§ THE PROBLEM
When a picture appears among the records, leave it out, and copy all else exactly.

◆ ◆ ◆ ◆ ◆ ◆ ◆

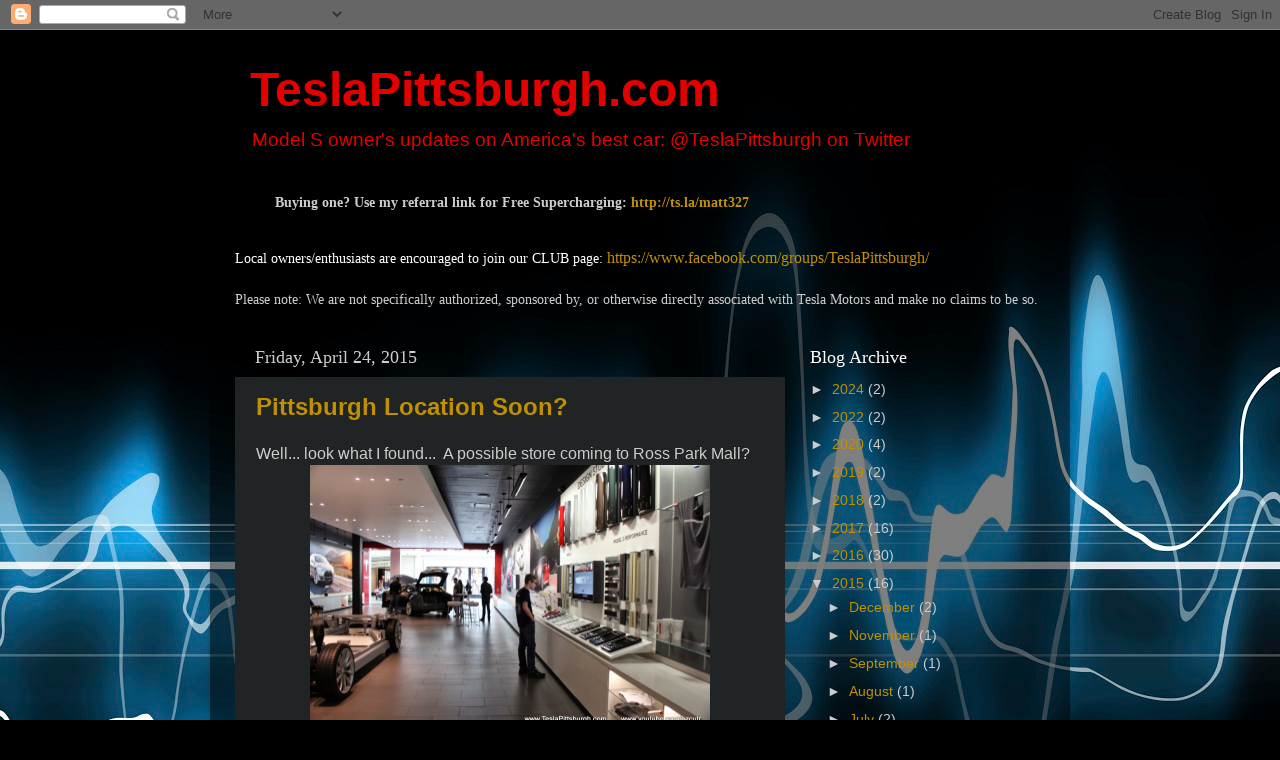

--- FILE ---
content_type: text/html; charset=utf-8
request_url: https://www.google.com/recaptcha/api2/aframe
body_size: 268
content:
<!DOCTYPE HTML><html><head><meta http-equiv="content-type" content="text/html; charset=UTF-8"></head><body><script nonce="CuHj9Jycliqh4jQ7REhOYA">/** Anti-fraud and anti-abuse applications only. See google.com/recaptcha */ try{var clients={'sodar':'https://pagead2.googlesyndication.com/pagead/sodar?'};window.addEventListener("message",function(a){try{if(a.source===window.parent){var b=JSON.parse(a.data);var c=clients[b['id']];if(c){var d=document.createElement('img');d.src=c+b['params']+'&rc='+(localStorage.getItem("rc::a")?sessionStorage.getItem("rc::b"):"");window.document.body.appendChild(d);sessionStorage.setItem("rc::e",parseInt(sessionStorage.getItem("rc::e")||0)+1);localStorage.setItem("rc::h",'1768739751083');}}}catch(b){}});window.parent.postMessage("_grecaptcha_ready", "*");}catch(b){}</script></body></html>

◆ ◆ ◆ ◆ ◆ ◆ ◆

§ RESPONSE TO THIS TASK
--- FILE ---
content_type: text/html; charset=utf-8
request_url: https://www.google.com/recaptcha/api2/aframe
body_size: 268
content:
<!DOCTYPE HTML><html><head><meta http-equiv="content-type" content="text/html; charset=UTF-8"></head><body><script nonce="CuHj9Jycliqh4jQ7REhOYA">/** Anti-fraud and anti-abuse applications only. See google.com/recaptcha */ try{var clients={'sodar':'https://pagead2.googlesyndication.com/pagead/sodar?'};window.addEventListener("message",function(a){try{if(a.source===window.parent){var b=JSON.parse(a.data);var c=clients[b['id']];if(c){var d=document.createElement('img');d.src=c+b['params']+'&rc='+(localStorage.getItem("rc::a")?sessionStorage.getItem("rc::b"):"");window.document.body.appendChild(d);sessionStorage.setItem("rc::e",parseInt(sessionStorage.getItem("rc::e")||0)+1);localStorage.setItem("rc::h",'1768739751083');}}}catch(b){}});window.parent.postMessage("_grecaptcha_ready", "*");}catch(b){}</script></body></html>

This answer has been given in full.